Podium aims to simplify messaging between customers and businesses. It built a multi-product platform that helps businesses manage customer interactions, enabling them to get more reviews, collect payments, and leverage text messaging marketing campaigns. By choosing StrongDM, Podium simplified its own access management while improving its security posture and auditing practices.
"Access is automatically assigned, and it’s easy to get new engineers up and running. From the access control perspective, that is ultimately the area that has helped us out the most. And just being able to see everybody’s queries against the database, with that granular auditing–I can’t stress enough that it was a big win." -Tim Milliron, CTO
Inconsistency, Lack of Visibility Hinder Access Management
Podium’s platform has modernized how its customers do business, but its own access management needed updating. The company used a collection of homegrown tools to manage access to resources. There was no way to integrate these tools with a single sign-on (SSO) or multi-factor authentication (MFA). Admins had to review logs that didn’t always capture every detail, not only making them difficult to interpret but also prevented effective alerting. This lack of visibility meant evidence-gathering for compliance took a lot of time and effort. Security, SRE, compliance, and management teams all felt the pain.
Elasticsearch auditing queries motivated Podium to seek a new access management solution. A Podium employee had used StrongDM at a previous job, and it proved to be the first solution that could meet all of Podium’s access needs. Podium could finally let go of its hand-rolled solutions in favor of a more straightforward way to manage access.
StrongDM Increases Security and Improves Employee Experience
Podium uses StrongDM to manage database and Elasticsearch credentials and replace bastion for SSH. “It’s just a better experience to go through StrongDM for everyone–engineers, security, and compliance. It also helped us create a single access request flow for all resources and teams instead of having different ad-hoc mechanisms,” said Tim Milliron, CTO. “We’re currently in the process of deprecating more and more tools in favor of StrongDM.”

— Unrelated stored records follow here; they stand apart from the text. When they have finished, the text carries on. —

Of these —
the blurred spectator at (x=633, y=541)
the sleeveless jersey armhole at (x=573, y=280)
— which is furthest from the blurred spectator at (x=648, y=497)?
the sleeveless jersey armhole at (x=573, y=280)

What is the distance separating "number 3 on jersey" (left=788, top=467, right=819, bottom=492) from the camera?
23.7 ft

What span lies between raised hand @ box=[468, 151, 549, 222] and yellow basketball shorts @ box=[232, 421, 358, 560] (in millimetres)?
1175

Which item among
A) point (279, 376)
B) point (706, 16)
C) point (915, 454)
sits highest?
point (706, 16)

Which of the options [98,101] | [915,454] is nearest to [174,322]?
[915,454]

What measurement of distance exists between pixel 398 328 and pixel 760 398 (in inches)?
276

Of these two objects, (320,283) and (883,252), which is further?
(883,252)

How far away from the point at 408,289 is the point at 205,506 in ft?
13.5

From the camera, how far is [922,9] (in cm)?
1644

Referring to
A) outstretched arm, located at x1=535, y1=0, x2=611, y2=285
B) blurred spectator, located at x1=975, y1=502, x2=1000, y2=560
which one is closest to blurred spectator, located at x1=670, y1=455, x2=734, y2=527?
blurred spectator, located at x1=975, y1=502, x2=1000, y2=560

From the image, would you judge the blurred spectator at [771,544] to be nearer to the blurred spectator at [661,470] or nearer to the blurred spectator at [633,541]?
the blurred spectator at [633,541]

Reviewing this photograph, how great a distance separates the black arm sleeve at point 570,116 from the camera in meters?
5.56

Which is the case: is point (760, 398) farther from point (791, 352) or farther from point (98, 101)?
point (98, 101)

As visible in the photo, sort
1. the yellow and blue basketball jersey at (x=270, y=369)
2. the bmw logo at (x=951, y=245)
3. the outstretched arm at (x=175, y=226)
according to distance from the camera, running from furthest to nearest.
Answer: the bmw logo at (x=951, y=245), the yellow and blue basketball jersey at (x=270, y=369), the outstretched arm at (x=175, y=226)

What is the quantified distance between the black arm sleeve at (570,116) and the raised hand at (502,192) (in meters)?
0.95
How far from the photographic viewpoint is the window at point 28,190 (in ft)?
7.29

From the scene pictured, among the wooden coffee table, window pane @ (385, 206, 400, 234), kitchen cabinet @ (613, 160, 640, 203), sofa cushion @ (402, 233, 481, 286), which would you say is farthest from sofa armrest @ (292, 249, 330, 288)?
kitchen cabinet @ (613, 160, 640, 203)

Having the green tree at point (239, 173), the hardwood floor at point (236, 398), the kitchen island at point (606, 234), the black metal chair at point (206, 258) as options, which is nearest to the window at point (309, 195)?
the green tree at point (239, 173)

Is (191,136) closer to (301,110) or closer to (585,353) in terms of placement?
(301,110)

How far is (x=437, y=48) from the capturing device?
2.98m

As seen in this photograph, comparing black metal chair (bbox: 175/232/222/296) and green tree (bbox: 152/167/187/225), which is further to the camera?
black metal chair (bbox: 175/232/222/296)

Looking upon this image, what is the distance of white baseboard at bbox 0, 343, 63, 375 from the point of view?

Podium now has a more secure access flow into its production resources, along with better auditing, ease of access for engineers, and better compliance tools. Due to the security improvements from StrongDM, the company can now safely grant access to resources that it previously couldn’t out of concern for risk.
Usually, usability and security are at odds with each other, StrongDM is the one tool that increases security and is actually easier to use.
Podium Saves Time and Gains Access Control
Time savings top the list of benefits realized by Podium, particularly when onboarding new users. The company leverages the integration between StrongDM and their identity provider. Once someone is added to a group, they receive access to StrongDM automatically. An admin can easily drag and drop a new user into a role making it quick and easy to grant a new engineer access to what they need. By integrating with their identity provider for authentication, Podium no longer needs to distribute database credentials to staff. As a result, Podium has also reduced its attack surface.
“From the access control perspective, that is ultimately the area that helped us out the most. With audit logging, it’s very easy for the auditors to come in and show that these are the queries being run by this person at this time,” Milliron said. “In particular, the SSH replay sessions that show what a user typed and what commands they executed help immensely.”
Podium uses StrongDM to increase employee happiness across technical departments—simplifying compliance and improving security without disrupting day-to-day operations. In Milliron’s words: “If we’re paying for StrongDM, let’s get the most out of it!”